Non solo: numerosi studi indicano che il problema contante sia in realtà un falso problema per combattere l’evasione e le frodi, non è provato scientificamente che un ridotto uso migliori questo aspetto, ma Conte e i grillini si sono fissati (come per il reddito di cittadinanza) che sia necessario attuare questo sistema. Da qui, un’ulteriore prova sono la chiusura di centinaia sportelli bancomat che rendono il denaro irreperibile, almeno nei piccoli centri italiani.
Sull’argomento evasione i governi si sono sempre divisi tra favorevoli e contrari: quest’ultima categoria ha sempre sottolineato come la minore circolazione di contanti non favorisca inclusione sociale e non faccia da volàno per l’economia. Con Renzi, invece, ci fu il passaggio opposto, ovvero da mille a 3mila euro di transizioni monetarie che, però, hanno avuto l’effetto di veder crescere di 0,5 punti l’economia irregolare in Italia. “A parità di altre condizioni, un aumento dell’1% nell’uso del cash si traduce in un aumento tra lo 0,8% e l’1,8% del valore aggiunto sommerso”, affermano al Sole24Ore gli analisti Michele Giammatteo, Stefano Iezzi e Roberta Zizza. Per evitare il “sommerso”, come ci siamo occupati sul Giornale.it, si pensa anche di eliminare le banconote da 500 euro e far scendere da 10mila a 5mila euro “il limite europeo alla circolazione del contante inserito nel pacchetto anti-riciclaggio”, sottolineano gli autori. Più studi, comunque, hanno già dimostrato come i limiti al cash non siano sufficienti a fermare l’evasione fiscale.
Il flop del cashback, tra l’altro, la dice tutta sugli incentivi ai pagamenti elettronici tant’è che non è nemmeno contenuta nella prossima manovra di Bilancio, sospesa dal governo Draghi la scorsa estate. Nessun rimborso parziale sugli acquisti, quindi, dopo la riduzione dell’emissione degli scontrini dell’11% con un costo di 1,5 milardi a semestre. Discorso diverso per la lotteria degli scontrini che, secondo i dati del Mef, soltanto un negoziante su quattro ha trasmesso i dati della lotteria. Questo metodo andrebbe rivisto e sistemato per favorirne il suo utilizzo.
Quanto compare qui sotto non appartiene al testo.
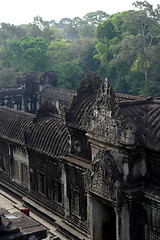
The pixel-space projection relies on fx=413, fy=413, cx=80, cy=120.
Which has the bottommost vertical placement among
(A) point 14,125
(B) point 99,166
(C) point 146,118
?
(A) point 14,125

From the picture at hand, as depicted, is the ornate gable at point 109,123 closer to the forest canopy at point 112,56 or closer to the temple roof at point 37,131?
the temple roof at point 37,131

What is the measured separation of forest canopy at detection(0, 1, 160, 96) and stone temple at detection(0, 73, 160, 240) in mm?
34468

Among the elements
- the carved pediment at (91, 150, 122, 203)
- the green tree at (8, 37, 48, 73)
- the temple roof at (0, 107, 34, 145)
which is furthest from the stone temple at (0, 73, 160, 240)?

Il governo sta facendo di tutto per incentivare gli esercenti ad aumentare i pagamenti con il Pos tant’è che è stato elevato il credito di imposta (dal 30% al 100%) sulle commissioni fino al 30 giugno 2022. E poi sono state stabilite anche due “tax credit” su acquisto, noleggio e utilizzo dei dispositivi, il primo per quelli definiti “standard” e il secondo per i Pos “smart” ma soltanto dal 2022. Insomma, si fa di tutto per scoraggiare l’uso di contanti cartacei e monete: basterà?